* Required work *
A. Using the text on personal finances in the Gambia, answer these questions:
(i) How many Gambians took part in the 2018 online poll?
(ii) What was the average satisfaction rate on a scale of 5?
(iii) According to the report, do women or men save more?
B. In the text on personal finances in the Gambia, rewrite the passage starting at "The ability to" and ending at "practice and self-discipline.", changing "financial freedom" to "financial independence".

The ability to manage personal finances is of utmost importance for individual and family wellbeing. People are most likely to avoid financial problems if they keep track of their financial transactions, have a plan and make informed decisions. Financial literacy is an essential step toward financial freedom which requires the development of good financial habits through practice and self-discipline.
Data from our 2018 personal financial management survey in the Gambia shows a gap in financial literacy among youths.
The survey was conducted in 2018 via an online poll among 139 Gambians between ages 18 and above, of which 95 per cent have acquired at least a college diploma qualification.
Savings Culture and Financial Satisfaction
The report highlights that around three in five participants do not prepare a budget, while only three in ten have more than D50,000 ($1,000) in their savings and short-term investment account. More than half of the respondents are not satisfied with their current financial condition. On a scale of 5, the average satisfaction rate was 2.45. Furthermore, out of the respondents who are not happy with their financial conditions, six out every ten are youths. The report also shows that women save more than men.

* Excerpted data *

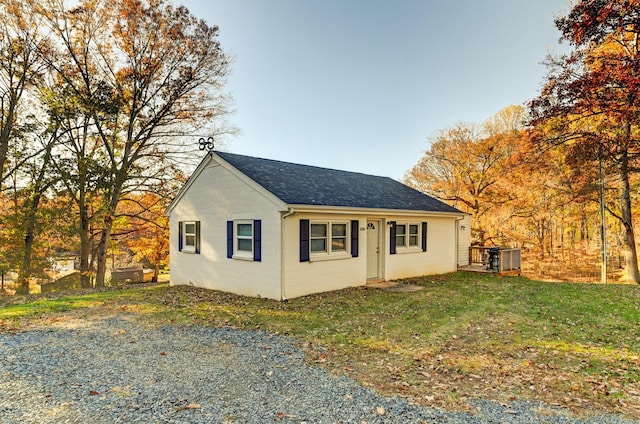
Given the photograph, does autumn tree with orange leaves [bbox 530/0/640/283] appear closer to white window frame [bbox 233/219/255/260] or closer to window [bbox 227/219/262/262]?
window [bbox 227/219/262/262]

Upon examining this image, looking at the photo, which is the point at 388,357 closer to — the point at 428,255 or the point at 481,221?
the point at 428,255

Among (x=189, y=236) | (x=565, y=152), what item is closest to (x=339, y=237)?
(x=189, y=236)

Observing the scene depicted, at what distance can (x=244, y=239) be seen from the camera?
10.4 meters

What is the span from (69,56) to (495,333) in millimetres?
19602

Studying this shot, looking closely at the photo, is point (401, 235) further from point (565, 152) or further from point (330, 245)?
point (565, 152)

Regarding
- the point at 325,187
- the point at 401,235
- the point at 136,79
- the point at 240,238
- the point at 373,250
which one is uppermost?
the point at 136,79

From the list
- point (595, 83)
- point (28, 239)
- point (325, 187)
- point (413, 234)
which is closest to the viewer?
point (595, 83)

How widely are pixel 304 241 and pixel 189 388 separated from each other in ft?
19.4

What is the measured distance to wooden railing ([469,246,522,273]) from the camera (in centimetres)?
1467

* Exercise solutions *
A.
(i) 139
(ii) 2.45
(iii) Women

B.
The ability to manage personal finances is of utmost importance for individual and family wellbeing. People are most likely to avoid financial problems if they keep track of their financial transactions, have a plan and make informed decisions. Financial literacy is an essential step toward financial independence which requires the development of good financial habits through practice and self-discipline.